The valid data in each row is converted into a tree structure having a hierarchy. The two-dimensional array read by the Node script can be converted into a nested structure, and the length of each row of array is the maximum depth of the current row. As shown in fig. 7, the first three values of the second row are NULL, which represents the first three data of the first row, so only the nested objects generated by the second row and the nested objects generated by the first row need to be combined, and similarly, the second row data and the third row data are combined, and then the complete tree can be obtained by the similar method. In the implementation process, if a plurality of data lines of the same level are encountered, at the moment, which data line is inserted cannot be determined, and by observing the rule of the data, the inserted level cannot be wrong by finding that only the depth of the item where the current data is located is required to be obtained when each time of insertion, and then the current data is inserted into the last inserted parent level which is one more than the current data depth. Therefore, a depth-first search algorithm is used herein to search out a parent object tree which is one level larger than the current level, namely a parent relation can be obtained, and a new node can be built and stored in data by combining the complete path full_path and the industry field root_id of the parent node, as shown in fig. 8. Meanwhile, the current object is inserted into the last item of the child array of the parent tree, as shown in the figure, the json object generated by the first three items and the fourth item are combined, so that an industrial atlas json structure from the current node to the root node can be obtained, as shown in fig. 9, the industrial hierarchy data structure required by the front-end tree control is completely met, and the front-end is convenient to carry out visual display.

The industrial chain construction and iteration expansion development method provided by the embodiment of the invention covers core services of industrial atlas rapid construction, finding out new industrial words, extracting industrial hierarchical relations, updating iteration and the like, solves the limitations of low accuracy of manual data analysis and complicated construction and expansion of the existing industrial atlas, and enables a user to conveniently and rapidly generate and correspond to the industrial atlas under a category according to the industrial atlas demand, thereby balancing the relation between an automatic processing flow and manual intervention and improving the expandability and development efficiency of application.

In order to realize the embodiment, the invention also provides an industrial chain construction and iteration expansion development device.

Fig. 10 is a schematic structural diagram of an industrial chain construction and iterative expansion development device according to an embodiment of the present invention.

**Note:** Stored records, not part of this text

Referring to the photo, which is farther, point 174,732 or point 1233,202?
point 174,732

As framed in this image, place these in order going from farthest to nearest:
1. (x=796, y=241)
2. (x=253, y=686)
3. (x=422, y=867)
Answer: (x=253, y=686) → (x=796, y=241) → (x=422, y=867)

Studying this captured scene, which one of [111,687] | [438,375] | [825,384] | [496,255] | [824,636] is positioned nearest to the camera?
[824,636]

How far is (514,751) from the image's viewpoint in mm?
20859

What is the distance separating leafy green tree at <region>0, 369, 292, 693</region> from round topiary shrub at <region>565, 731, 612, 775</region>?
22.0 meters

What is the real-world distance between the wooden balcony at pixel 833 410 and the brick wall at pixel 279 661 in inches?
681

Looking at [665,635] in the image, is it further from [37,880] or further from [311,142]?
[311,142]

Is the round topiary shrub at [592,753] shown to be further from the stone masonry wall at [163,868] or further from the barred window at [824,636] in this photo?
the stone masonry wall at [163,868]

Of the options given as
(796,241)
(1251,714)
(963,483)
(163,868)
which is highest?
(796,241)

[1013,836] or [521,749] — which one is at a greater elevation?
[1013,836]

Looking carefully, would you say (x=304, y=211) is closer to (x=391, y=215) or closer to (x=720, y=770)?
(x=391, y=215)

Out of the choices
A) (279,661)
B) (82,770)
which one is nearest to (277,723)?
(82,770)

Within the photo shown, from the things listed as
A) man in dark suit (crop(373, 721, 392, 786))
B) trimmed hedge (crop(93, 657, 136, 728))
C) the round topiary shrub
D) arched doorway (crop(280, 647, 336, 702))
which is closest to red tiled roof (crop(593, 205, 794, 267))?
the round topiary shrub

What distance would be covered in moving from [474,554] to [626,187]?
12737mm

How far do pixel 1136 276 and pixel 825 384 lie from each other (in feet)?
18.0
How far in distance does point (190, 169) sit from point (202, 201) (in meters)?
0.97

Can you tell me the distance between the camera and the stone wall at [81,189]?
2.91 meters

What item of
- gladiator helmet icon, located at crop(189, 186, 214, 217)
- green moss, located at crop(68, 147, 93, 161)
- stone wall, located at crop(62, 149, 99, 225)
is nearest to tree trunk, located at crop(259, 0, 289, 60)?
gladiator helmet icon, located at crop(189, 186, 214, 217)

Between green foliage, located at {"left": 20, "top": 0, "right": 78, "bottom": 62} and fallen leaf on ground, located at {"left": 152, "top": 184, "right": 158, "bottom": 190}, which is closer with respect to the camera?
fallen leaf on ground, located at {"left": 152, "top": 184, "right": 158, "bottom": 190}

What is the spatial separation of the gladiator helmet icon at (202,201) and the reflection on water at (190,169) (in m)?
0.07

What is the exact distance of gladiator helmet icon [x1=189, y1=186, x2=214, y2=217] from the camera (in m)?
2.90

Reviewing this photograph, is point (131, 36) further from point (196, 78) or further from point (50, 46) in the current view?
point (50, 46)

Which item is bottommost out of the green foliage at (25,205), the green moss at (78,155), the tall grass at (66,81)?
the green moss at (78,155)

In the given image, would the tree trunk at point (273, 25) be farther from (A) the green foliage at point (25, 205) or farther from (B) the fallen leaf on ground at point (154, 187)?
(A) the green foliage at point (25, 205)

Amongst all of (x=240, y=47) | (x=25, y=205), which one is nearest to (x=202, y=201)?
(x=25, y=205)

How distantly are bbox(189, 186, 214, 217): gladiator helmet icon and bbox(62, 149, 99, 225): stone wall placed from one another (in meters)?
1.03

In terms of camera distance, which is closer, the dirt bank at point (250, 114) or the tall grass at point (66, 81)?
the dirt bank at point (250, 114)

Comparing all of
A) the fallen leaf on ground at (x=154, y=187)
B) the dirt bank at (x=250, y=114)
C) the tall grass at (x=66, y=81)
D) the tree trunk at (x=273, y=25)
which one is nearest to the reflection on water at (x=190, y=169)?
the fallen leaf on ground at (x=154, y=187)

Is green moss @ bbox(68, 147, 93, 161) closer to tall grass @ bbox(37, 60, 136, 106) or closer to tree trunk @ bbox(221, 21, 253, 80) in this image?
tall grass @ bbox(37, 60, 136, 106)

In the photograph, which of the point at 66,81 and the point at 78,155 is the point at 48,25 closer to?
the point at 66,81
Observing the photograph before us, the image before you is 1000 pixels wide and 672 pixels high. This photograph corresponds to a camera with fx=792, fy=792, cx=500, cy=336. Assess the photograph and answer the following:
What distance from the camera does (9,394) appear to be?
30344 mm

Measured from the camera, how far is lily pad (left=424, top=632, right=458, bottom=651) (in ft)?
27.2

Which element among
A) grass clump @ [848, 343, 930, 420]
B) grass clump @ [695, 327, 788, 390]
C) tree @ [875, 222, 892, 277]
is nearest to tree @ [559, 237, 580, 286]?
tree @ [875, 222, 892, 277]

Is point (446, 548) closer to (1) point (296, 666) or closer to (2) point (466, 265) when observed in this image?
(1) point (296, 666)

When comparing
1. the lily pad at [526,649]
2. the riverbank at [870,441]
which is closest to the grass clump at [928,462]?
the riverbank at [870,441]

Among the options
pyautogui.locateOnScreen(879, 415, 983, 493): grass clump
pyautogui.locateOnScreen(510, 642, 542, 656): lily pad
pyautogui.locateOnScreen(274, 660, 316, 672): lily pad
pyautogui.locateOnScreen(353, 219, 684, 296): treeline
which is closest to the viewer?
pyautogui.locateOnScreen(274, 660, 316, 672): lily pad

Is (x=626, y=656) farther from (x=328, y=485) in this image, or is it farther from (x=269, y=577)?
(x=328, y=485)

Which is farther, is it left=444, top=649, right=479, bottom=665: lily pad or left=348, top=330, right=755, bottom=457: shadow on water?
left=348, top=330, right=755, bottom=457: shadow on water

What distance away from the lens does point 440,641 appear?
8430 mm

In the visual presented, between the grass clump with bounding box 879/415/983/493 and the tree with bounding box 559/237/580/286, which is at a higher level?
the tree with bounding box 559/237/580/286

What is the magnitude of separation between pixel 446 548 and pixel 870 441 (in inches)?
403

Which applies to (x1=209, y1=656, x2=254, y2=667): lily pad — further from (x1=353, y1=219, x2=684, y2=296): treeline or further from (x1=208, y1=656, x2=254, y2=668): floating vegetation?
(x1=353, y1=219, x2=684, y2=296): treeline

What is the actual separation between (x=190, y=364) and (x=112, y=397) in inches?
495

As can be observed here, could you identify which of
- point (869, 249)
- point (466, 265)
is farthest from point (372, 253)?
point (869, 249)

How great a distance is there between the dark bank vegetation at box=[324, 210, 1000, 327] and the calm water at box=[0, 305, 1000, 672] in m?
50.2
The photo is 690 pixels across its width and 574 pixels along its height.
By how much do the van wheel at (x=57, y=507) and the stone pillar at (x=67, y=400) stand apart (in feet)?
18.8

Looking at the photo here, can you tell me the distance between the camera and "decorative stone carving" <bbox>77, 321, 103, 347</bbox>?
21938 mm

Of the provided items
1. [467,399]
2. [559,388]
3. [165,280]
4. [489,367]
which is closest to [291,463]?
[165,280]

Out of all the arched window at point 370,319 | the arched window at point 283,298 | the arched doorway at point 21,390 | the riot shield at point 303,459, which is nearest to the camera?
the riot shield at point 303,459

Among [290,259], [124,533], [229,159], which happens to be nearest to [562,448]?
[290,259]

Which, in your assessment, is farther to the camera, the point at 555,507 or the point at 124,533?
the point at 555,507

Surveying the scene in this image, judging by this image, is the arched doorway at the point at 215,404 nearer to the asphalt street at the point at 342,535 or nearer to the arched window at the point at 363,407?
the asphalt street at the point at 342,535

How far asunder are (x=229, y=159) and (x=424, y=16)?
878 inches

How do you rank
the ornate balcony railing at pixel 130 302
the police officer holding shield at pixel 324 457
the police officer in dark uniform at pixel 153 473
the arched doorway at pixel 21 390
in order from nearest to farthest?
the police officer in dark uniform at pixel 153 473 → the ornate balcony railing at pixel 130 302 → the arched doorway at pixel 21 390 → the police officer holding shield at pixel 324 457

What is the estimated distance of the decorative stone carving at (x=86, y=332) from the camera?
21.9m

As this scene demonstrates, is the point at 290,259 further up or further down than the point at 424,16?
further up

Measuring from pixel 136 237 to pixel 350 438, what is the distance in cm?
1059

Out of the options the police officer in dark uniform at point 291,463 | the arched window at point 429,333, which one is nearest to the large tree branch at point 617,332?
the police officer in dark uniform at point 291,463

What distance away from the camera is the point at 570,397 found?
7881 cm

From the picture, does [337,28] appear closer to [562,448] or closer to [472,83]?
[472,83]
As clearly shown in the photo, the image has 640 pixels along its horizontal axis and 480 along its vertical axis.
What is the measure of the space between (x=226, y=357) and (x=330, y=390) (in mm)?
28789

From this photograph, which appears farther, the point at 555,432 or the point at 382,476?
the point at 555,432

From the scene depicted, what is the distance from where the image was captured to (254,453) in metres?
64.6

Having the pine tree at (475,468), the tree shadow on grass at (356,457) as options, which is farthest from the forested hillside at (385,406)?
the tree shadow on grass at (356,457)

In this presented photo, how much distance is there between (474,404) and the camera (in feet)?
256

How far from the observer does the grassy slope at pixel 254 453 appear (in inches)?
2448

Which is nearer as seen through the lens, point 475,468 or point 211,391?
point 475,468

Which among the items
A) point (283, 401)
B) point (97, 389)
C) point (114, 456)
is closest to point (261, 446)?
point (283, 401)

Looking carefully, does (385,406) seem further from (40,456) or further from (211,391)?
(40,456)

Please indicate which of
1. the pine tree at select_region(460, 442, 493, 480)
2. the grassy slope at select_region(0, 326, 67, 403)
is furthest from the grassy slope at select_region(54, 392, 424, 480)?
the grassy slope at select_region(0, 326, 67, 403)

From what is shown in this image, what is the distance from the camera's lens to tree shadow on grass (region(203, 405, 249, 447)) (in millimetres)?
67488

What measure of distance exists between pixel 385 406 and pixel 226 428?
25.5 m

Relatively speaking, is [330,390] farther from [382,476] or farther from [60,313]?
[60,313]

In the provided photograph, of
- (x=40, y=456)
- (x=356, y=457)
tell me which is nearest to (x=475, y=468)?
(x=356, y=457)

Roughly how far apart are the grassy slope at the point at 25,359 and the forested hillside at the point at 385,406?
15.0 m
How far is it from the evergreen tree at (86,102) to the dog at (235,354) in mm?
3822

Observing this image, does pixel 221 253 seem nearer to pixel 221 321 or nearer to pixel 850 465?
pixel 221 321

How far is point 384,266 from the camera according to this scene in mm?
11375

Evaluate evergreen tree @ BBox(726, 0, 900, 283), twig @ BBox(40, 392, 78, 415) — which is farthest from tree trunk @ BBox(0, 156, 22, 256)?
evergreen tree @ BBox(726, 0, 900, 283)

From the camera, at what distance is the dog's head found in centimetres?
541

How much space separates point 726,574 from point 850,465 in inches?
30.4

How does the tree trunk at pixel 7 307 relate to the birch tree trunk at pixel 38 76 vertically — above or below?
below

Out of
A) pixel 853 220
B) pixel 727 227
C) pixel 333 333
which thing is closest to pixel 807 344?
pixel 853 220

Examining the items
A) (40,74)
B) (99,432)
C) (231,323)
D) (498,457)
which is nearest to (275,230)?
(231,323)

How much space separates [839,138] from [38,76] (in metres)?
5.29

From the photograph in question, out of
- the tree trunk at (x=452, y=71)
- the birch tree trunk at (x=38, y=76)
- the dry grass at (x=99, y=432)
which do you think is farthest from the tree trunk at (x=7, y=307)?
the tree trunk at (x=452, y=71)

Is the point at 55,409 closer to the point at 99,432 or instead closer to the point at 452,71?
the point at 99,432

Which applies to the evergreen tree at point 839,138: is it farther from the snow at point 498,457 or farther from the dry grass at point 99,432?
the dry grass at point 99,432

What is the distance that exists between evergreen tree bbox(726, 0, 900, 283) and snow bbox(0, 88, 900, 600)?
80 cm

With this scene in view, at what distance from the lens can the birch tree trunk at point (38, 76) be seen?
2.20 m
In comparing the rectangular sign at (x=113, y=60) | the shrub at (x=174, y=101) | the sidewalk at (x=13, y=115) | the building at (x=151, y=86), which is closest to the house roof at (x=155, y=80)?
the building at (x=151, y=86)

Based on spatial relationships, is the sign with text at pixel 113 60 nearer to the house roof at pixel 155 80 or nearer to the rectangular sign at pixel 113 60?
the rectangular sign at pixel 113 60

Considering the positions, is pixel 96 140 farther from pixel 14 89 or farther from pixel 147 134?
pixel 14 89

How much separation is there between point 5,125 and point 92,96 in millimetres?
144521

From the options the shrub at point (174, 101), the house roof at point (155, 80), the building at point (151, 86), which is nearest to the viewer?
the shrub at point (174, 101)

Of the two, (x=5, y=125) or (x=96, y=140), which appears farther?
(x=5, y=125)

As shown in fig. 10, the industrial chain construction and iterative expansion development apparatus includes: an acquisition module 100, a screening module 200, a construction module 300, an update module 400, wherein,

the acquisition module is used for acquiring a target industry type input by a user and acquiring industry corpus data corresponding to the target industry type;

the screening module is used for designing an industrial new word discovery algorithm to perform unsupervised pre-segmentation on the industrial corpus data to obtain industrial new words;

The construction module is used for determining the relation between the industrial new words according to the upper-lower relation and the parallel semantic relation extraction method and constructing a target industrial chain tree according to the industrial new words and the relation between the industrial new words;

and the updating module is used for carrying out iterative updating based on the original industrial chain tree through the data storage structure by designing the data storage structure of the target industrial chain tree aiming at the industrial chain upstream and downstream logic and the node association relation.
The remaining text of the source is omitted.